Rakyat begitu percaya diri dengan kapal perang mereka.

"Saya melihat dengan mata kepala sendiri bagaimana meriam itu menghancurkan sebuah gunung kecil, dan kita memiliki seratus ribu meriam seperti itu!"
"Dunia Kultivasi Fisik pasti kalah, kemenangan adalah milik para pengrajin kita!"

Pintu masuk terowongan antar-dunia semakin membesar, hingga akhirnya cukup luas untuk menampung sebuah lapangan basket. Saat itulah, sebuah bola berwarna biru terbang keluar dari dalam terowongan. Seluruh prajurit yang berjaga terpaku melihat bola tersebut, merasa bingung dan sulit memahami benda apa itu sebenarnya.

Seorang kultivator tingkat Jin Dan terbang mendekat untuk mengamati dengan saksama, lalu menyadari bahwa di permukaan bola itu terpantul hamparan bintang-bintang.

"Tidak ada fluktuasi energi spiritual, tidak terlihat seperti artefak suci, juga bukan senjata."
"Apa ini? Mungkinkah ini hadiah dari dunia Kultivasi Fisik sebagai tanda perdamaian?"
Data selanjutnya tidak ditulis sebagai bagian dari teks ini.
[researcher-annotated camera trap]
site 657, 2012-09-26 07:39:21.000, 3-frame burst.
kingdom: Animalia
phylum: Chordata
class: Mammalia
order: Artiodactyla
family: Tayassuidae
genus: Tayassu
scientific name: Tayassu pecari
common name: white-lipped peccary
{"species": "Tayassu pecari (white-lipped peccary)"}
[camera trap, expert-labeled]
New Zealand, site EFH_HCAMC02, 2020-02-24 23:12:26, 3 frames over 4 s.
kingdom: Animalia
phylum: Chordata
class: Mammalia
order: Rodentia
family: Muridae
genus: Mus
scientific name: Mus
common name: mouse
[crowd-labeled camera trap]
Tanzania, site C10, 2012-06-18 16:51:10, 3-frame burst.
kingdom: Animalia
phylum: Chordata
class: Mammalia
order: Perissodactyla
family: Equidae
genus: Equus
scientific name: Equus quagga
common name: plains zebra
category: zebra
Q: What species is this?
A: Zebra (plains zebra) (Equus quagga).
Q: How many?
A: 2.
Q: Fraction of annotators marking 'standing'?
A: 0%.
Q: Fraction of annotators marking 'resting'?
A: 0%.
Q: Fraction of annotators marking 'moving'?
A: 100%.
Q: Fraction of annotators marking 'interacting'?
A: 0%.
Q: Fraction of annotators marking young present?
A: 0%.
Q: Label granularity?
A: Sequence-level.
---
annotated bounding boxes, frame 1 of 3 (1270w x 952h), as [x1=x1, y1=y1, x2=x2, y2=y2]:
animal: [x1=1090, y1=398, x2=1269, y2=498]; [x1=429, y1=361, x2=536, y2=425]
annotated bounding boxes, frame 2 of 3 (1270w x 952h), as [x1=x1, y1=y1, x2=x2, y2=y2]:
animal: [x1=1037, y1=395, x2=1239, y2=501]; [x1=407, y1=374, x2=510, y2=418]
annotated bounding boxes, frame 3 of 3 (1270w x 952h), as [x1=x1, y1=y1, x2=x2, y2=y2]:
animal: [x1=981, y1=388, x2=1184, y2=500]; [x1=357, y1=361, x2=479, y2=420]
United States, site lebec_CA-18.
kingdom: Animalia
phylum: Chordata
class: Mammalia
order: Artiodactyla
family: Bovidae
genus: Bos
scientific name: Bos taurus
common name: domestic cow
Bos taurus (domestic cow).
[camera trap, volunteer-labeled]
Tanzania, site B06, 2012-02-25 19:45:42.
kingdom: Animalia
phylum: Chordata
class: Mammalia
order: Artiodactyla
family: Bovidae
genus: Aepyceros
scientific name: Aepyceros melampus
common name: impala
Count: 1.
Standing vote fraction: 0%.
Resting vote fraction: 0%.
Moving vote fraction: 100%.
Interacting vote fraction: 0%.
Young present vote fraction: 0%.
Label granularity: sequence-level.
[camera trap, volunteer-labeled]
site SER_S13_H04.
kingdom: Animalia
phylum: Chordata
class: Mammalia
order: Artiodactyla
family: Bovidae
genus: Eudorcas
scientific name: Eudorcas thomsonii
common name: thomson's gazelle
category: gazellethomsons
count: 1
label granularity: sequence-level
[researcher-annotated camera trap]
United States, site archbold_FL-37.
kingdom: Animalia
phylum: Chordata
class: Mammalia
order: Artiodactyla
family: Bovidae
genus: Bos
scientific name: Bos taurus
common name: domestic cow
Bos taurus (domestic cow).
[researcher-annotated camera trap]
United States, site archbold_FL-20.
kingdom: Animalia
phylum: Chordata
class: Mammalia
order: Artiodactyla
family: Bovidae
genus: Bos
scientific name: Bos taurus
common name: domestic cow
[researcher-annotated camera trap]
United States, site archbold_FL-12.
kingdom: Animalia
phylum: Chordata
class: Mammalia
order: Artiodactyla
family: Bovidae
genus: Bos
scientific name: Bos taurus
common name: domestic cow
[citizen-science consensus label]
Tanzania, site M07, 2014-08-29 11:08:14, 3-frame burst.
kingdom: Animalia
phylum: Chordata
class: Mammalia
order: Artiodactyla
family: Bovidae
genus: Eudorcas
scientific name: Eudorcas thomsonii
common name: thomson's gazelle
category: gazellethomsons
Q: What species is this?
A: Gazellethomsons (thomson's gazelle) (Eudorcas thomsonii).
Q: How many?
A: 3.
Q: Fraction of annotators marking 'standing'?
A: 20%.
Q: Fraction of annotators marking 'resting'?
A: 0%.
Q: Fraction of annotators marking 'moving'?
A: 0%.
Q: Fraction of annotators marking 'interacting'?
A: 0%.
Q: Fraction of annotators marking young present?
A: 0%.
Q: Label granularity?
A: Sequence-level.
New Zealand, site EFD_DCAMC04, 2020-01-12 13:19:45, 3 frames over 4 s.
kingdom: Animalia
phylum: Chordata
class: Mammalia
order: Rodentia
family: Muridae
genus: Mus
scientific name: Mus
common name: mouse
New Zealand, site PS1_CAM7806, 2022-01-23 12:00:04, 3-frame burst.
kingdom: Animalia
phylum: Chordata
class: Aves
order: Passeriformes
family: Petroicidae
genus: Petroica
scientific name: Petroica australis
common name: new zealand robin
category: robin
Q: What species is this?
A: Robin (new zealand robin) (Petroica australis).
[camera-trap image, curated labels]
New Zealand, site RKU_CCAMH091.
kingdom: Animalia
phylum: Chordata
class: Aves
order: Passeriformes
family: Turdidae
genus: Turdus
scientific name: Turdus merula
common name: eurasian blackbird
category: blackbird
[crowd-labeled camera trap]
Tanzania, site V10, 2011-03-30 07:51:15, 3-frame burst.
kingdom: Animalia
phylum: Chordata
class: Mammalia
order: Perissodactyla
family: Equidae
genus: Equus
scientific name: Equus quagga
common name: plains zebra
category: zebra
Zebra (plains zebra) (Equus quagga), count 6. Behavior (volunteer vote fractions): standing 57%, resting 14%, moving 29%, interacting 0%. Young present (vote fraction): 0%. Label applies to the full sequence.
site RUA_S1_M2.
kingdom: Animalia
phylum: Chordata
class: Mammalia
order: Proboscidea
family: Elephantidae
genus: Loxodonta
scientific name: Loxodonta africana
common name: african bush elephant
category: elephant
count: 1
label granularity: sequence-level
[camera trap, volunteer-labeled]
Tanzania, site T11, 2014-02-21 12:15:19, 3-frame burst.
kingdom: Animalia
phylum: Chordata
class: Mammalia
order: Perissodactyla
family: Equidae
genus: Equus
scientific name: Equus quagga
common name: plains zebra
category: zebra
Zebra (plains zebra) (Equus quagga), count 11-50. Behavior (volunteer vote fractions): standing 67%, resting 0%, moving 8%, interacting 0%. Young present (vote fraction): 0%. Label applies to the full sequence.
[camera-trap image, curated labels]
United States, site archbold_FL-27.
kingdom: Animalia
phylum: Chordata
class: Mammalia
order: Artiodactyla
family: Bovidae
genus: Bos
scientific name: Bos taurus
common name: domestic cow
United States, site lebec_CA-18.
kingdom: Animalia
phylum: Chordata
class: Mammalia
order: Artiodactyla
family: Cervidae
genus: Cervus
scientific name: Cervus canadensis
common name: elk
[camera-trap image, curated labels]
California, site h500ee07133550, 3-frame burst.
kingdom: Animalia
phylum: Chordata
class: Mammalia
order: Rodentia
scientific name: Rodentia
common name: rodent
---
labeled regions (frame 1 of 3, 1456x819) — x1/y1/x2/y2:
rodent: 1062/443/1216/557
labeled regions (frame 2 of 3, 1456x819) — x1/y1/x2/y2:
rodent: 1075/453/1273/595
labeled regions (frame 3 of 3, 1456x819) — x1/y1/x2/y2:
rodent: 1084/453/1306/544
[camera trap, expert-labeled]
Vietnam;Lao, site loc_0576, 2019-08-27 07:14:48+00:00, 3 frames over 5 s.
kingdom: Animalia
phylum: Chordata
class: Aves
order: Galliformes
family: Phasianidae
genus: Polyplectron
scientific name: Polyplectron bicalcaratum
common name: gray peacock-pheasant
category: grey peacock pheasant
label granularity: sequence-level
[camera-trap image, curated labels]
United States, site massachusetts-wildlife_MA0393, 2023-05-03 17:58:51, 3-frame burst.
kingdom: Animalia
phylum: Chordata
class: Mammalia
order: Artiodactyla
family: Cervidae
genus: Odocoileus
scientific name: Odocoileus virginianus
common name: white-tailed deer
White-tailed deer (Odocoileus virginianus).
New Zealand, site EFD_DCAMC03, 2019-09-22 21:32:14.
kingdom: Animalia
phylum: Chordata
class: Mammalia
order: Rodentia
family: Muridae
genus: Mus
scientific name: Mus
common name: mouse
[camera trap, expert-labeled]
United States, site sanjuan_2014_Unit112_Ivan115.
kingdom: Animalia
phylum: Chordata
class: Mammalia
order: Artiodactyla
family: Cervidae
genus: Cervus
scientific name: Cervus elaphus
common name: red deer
Kultivator tingkat Jin Dan itu meneliti dengan cermat, bahkan melepaskan kesadaran spiritualnya untuk menyelidiki bola tersebut. Namun, ia mendapati kesadaran spiritualnya sama sekali tidak mampu menembus ke dalam bola itu. Bola tersebut tidak memancarkan cahaya, tetapi di bagian dalamnya tampak hamparan bintang yang tak berujung, dan bintang-bintang itu terus bergerak.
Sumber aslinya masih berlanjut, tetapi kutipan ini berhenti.